Sources: FindSkill.ai, LumiChats, CryptoBriefing
Quick Hits
- Human scientists still win: Stanford’s 2026 AI Index Report found that the best AI agents perform only half as well as PhD-holding experts on complex scientific tasks, even as AI adoption across natural sciences grows to 6-9% of all publications. Nature
- Q1 funding smashed records: Investors poured $300 billion into 6,000 startups globally in Q1 2026, up over 150% from the previous quarter. AI accounted for $242 billion — 80% of total venture funding. Four of the five largest rounds ever closed in Q1: OpenAI ($122B), Anthropic ($30B), xAI ($20B), and Waymo ($16B). TrueUp
- 2026 layoff toll rising: Tech companies have cut 95,278 jobs across 247 layoffs so far this year — 882 people per day. Nearly half are attributed to AI-related automation rather than business downturns. TrueUp
- Neuro-symbolic breakthrough: Tufts University researchers printed artificial neurons that communicate with real ones and unveiled a system that cuts AI energy use by 100x while improving accuracy by combining pattern recognition with symbolic reasoning. ScienceDaily
Worth Watching
The MCP security standoff. Anthropic’s decision to classify an architectural vulnerability as “expected behavior” sets a troubling precedent for the entire AI tooling ecosystem. MCP has become the default protocol for connecting AI agents to external services. If the protocol’s designers won’t patch a flaw that enables arbitrary command execution, the burden falls on every downstream developer using the SDK. The 200,000 affected servers are not going to patch themselves.

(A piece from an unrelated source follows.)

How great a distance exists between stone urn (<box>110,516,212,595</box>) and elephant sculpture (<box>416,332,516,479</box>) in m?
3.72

GPT-6 timing and market positioning. With Claude Mythos locked behind Project Glasswing and Gemma 4 already shipping under Apache 2.0, the window for OpenAI’s next release matters more than usual. If Spud lands in the next two weeks, it arrives into a market where Anthropic’s strongest model is restricted and Google’s open-source offering is already running on consumer hardware. If it slips to May, the competitive landscape shifts again.